(Information supplied begins)
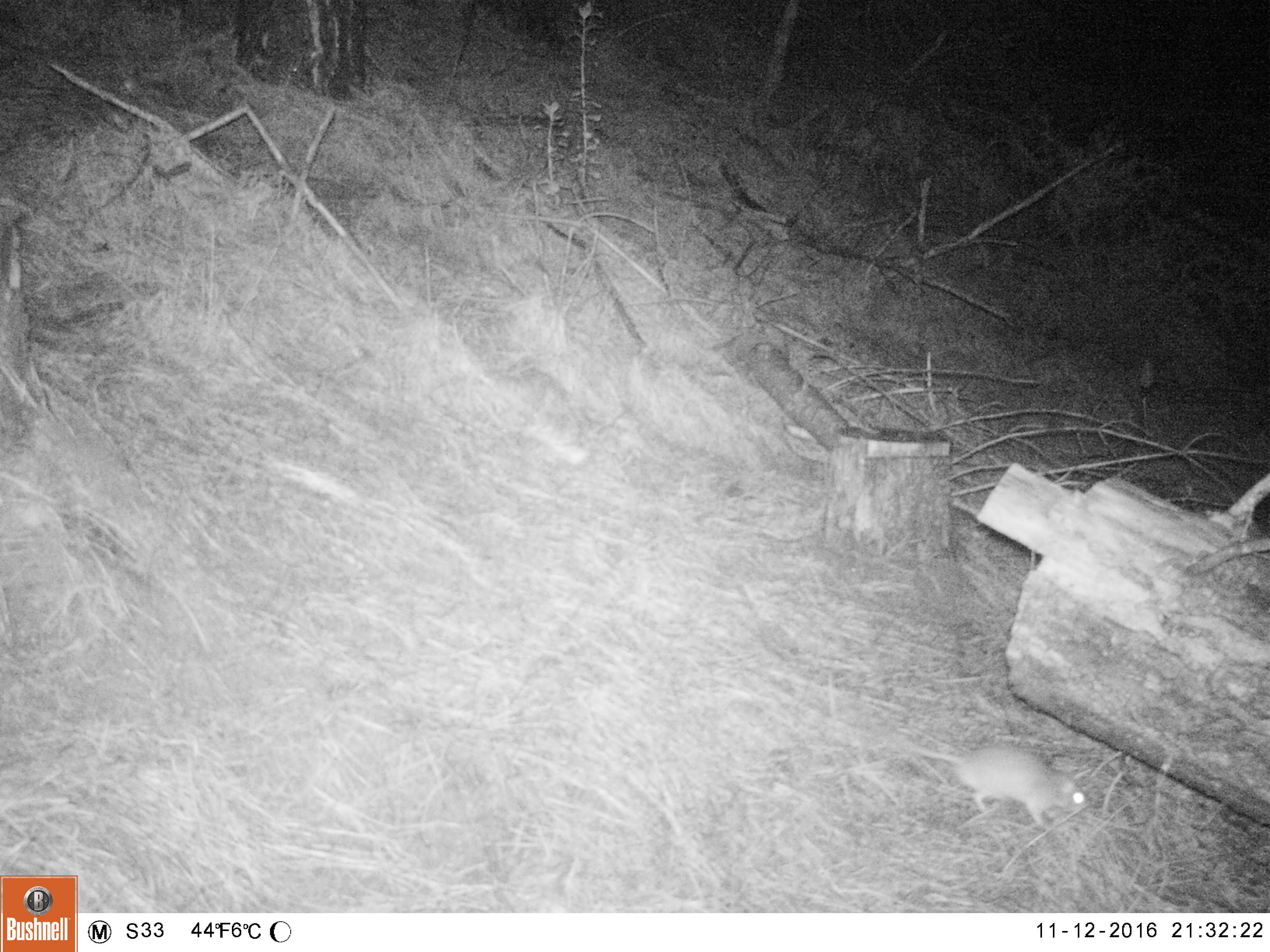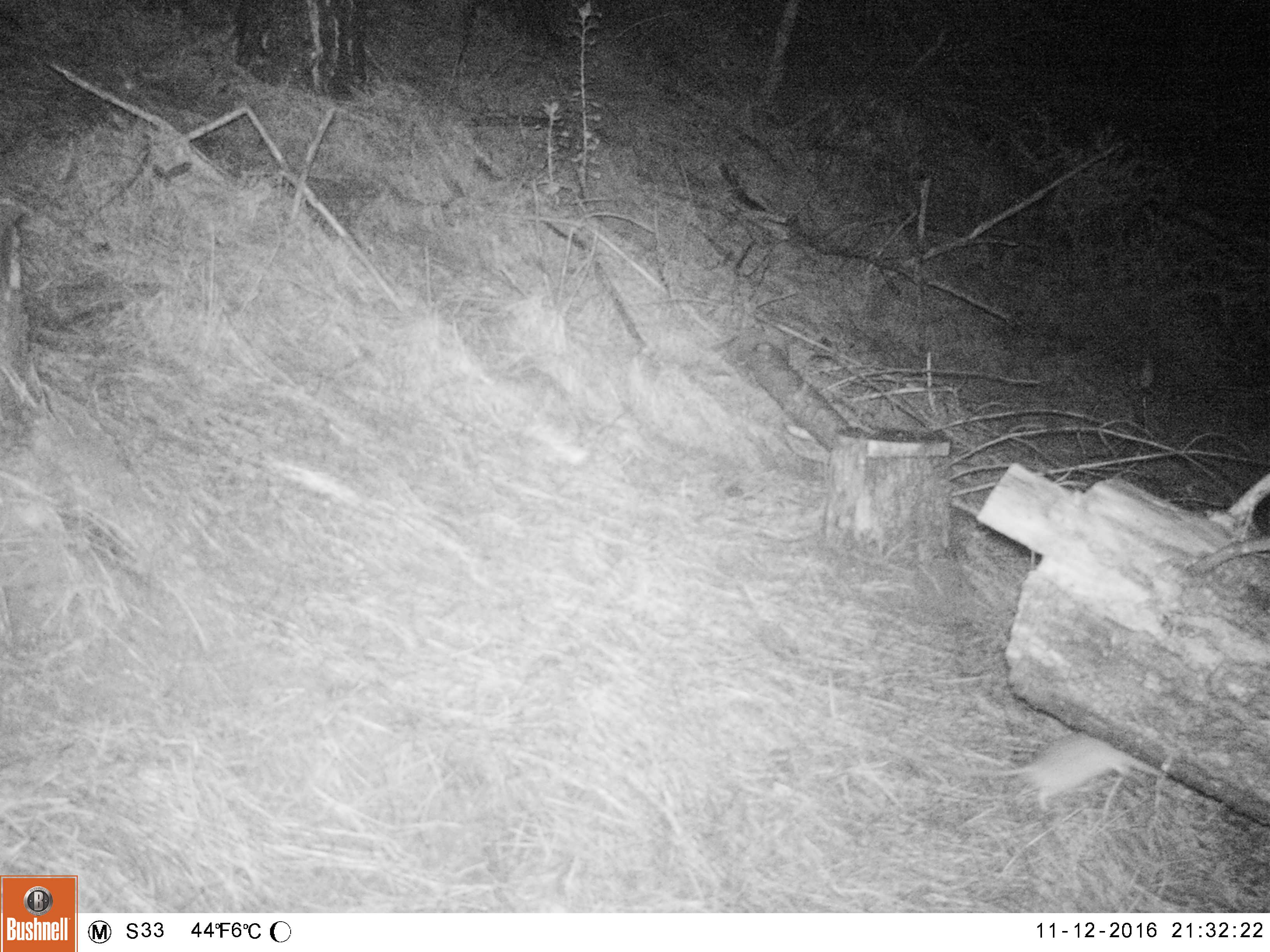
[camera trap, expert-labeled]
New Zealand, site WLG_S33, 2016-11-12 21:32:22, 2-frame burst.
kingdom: Animalia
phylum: Chordata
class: Mammalia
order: Rodentia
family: Muridae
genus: Rattus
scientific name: Rattus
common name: rat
(Information supplied ends)
> _Task_:
Your task is to return the entries above exactly, with no pictures.

> _Exercise response_:
[camera trap, expert-labeled]
New Zealand, site WLG_S33, 2016-11-12 21:32:22, 2-frame burst.
kingdom: Animalia
phylum: Chordata
class: Mammalia
order: Rodentia
family: Muridae
genus: Rattus
scientific name: Rattus
common name: rat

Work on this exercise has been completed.